Data collection methods

The Cleveland Clinic pharmacy database provided the authors with a full list of all adult patients who were treated with these ICIs within the above time frame. A fully integrated electronic medical record (EPIC) was utilized to screen patients’ eligibility based on the above inclusion criteria. A total of 567 eligible patients were identified. A detailed chart review was conducted for baseline demographics; underlying malignancy type and stage; specific ICI therapy with start date, end date, and clinical response of cancer to immunotherapy; details of GI-irAEs including how it was diagnosed, dominant symptoms, severity grades, treatment of GI toxicity; and survival data. Authors utilized a secure Red Cap research software to design a data collection sheet that included all of the above variables. Authors who worked on data collection and data analysis were provided a secure access to the Red Cap data collection sheet and patient information. All relevant data obtained from the electronic medical records were entered into the Red Cap data collection sheets where each patient had a separate sheet. Collected data were analyzed to compare patients who developed GI toxicity to patients without GI toxicity.

Diagnosing GI-irAEs

Based on chart review, patients were educated about potential adverse events by the time ICIs were initiated. Patients were encouraged to report any new symptoms to their oncology clinic. In addition, GI system symptoms were reviewed in each oncology follow-up visit. Almost all patients had a complete metabolic panel (including alanine transaminase (ALT), aspartate aminotransferase (AST), alkaline phosphatase and total bilirubin) at least at baseline prior to starting ICIs, at 4 - 6 weeks and at 10 - 12 weeks after starting ICI. Lipase was only checked in patients with suggestive symptoms or as clinically indicated. Further advanced tests like colonoscopy, biopsies or imaging studies were done on a case-by-case basis as clinically indicated.

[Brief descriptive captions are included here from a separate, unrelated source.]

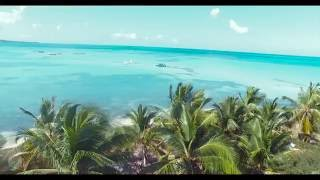 Saona Island Excursion - Punta Cana Adventures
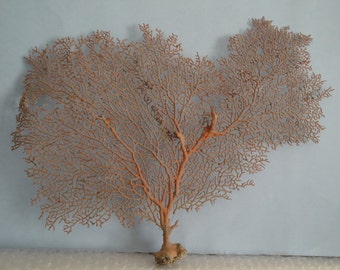 "14.6"" x 11"" Natural Red Color Sea Fan Seashells Reef Coral"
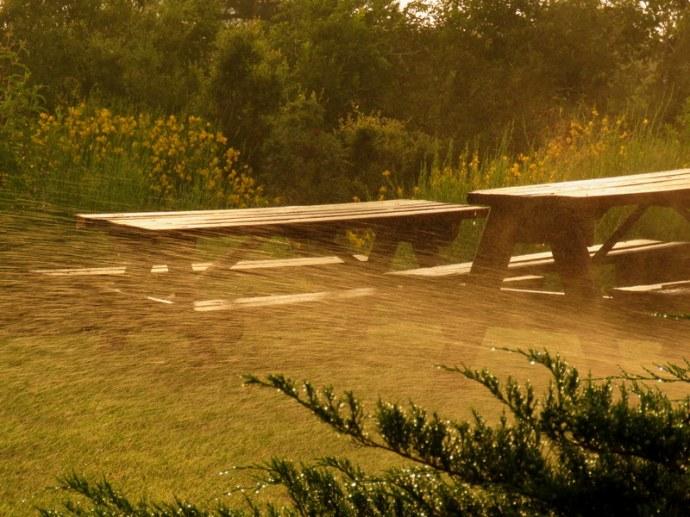 Juniperus_Mojjev_IMG_9710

GI-irAEs were defined as evidence of new GI toxicity after starting ICIs with no alternative explanation (as a diagnosis of exclusion) or as clearly documented by oncologists or gastroenterologist to be caused by ICIs.

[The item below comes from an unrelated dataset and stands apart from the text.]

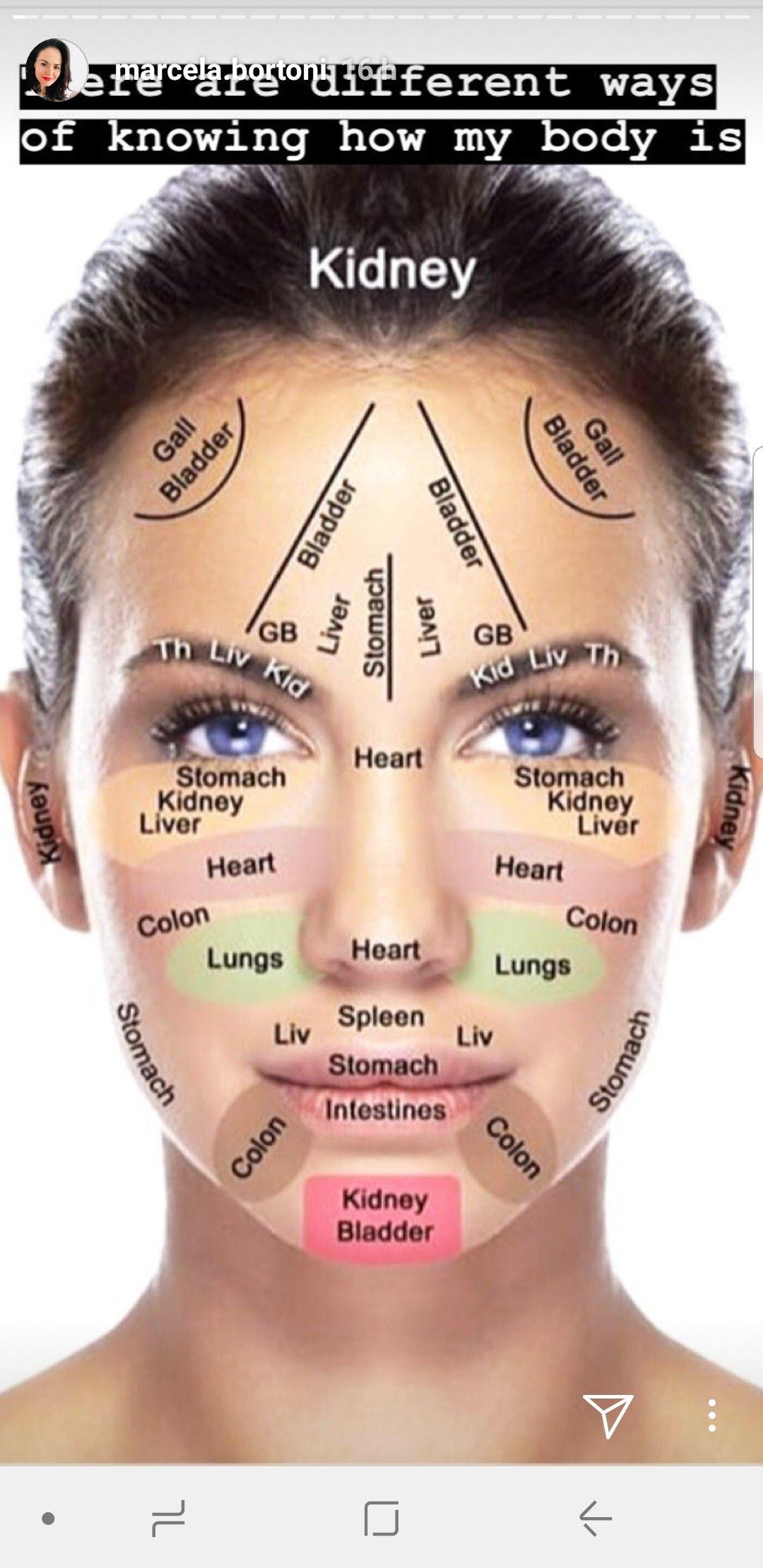 small resolution of facial acne map yoga facial face map acne body acne map facial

Immunotherapy-Response Evaluation Criteria In Solid Tumors (i-RECIST) guidelines were used by oncologists to define disease progression, partial response, complete response, and stable disease [18-21]. This includes the following: 1) Immune-related complete response defined as complete resolution of all measurable and non-measurable lesions, with no new lesions, on two occasions at least 4 weeks apart. 2) Immune-related partial response defined as a decrease in the total tumor burden of 50% or more compared with baseline, on two occasions at least 4 weeks apart. This category allows for the inclusion of progression of some lesions or the appearance of new lesions as long as the total tumor burden meets the response criterion. 3) Immune-related progressive disease: an increase in the total tumor burden of 25% or more relative to the minimum recorded tumor burden. This must be confirmed by a second, consecutive assessment no fewer than 4 weeks after the initial documentation of an increase in tumor. 4) Immune-related stable disease: not meeting the criteria for either a partial or complete response or for progressive disease.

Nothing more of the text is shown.